FdI: "I cittadini dovranno fare i conti con i disagi causati dal trasferimento di un servizio fondamentale".

Nettuno – Anzio – “Mentre imperversa la campagna elettorale tra ‘i faremo ed i vedremo’, nessuno degli attuali amministratori in carica si interessa, come al solito, dei problemi concreti dei cittadini e del rischio, che noi abbiamo già attenzionato con diversi interventi, di disservizi e ritardi conseguenti alla chiusura del laboratorio analisi del nosocomio che serve Anzio e Nettuno”. Dichiara in una nota Chiara di Fede, portavoce di Città Futura Anzio.

“Nonostante le rassicurazioni dei sindaci – prosegue di Fede – il dato di fatto prevedibile, conseguente alla chiusura del laboratorio, è che il centro analisi di Latina dovrà effettuare le analisi dei campioni dei pazienti del nostro litorale e non solo, con tempi chiaramente più lunghi e quindi disagi agli utenti.

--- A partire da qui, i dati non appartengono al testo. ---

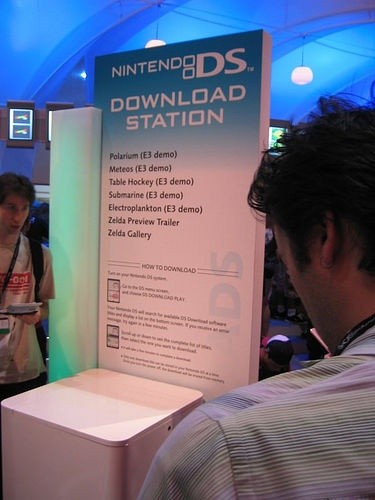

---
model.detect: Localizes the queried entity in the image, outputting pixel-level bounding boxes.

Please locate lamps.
[290,37,314,86]
[144,0,168,49]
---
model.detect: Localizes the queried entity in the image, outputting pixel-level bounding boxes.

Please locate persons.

Il rischio è un sovraccarico di lavoro e nessuna garanzia per i refererti più urgenti”.

Già il 28 Novembre scorso il Movimento aveva attenzionato il consigliere regionale Fdi, Fabrizio Santori, che aveva girato la criticità in commissione sanità.

Le parole di Città Futura e di Santori

“L’ospedale riuniti di Anzio e Nettuno – spiega il movimento Città Futura attraverso Giulio Verdolino – continua a preoccupare. Come si può rilevare non è cessata la volontà di depotenziarlo scoraggiandone l’accesso dei pazienti e il silenzio assordante della politica locale la dice lunga su quale sia la vera attenzione per questa realtà sanitaria.

Il personale medico e infermieristico – specifica Verdolino – diventa sempre più risicato, anzi insufficiente, ed è costretto a massacranti raddoppi di turnazione nonostante le promesse di risorse umane ed economiche”.

“L’incomprensibile politica sanitaria del presidente Zingaretti sta portando, – aggiunge risoluto il consigliere regionale Fdi Fabrizio Santori – come avevamo annunciato già mesi fa, alla chiusura definitiva del laboratorio analisi del nosocomio di Anzio e Nettuno.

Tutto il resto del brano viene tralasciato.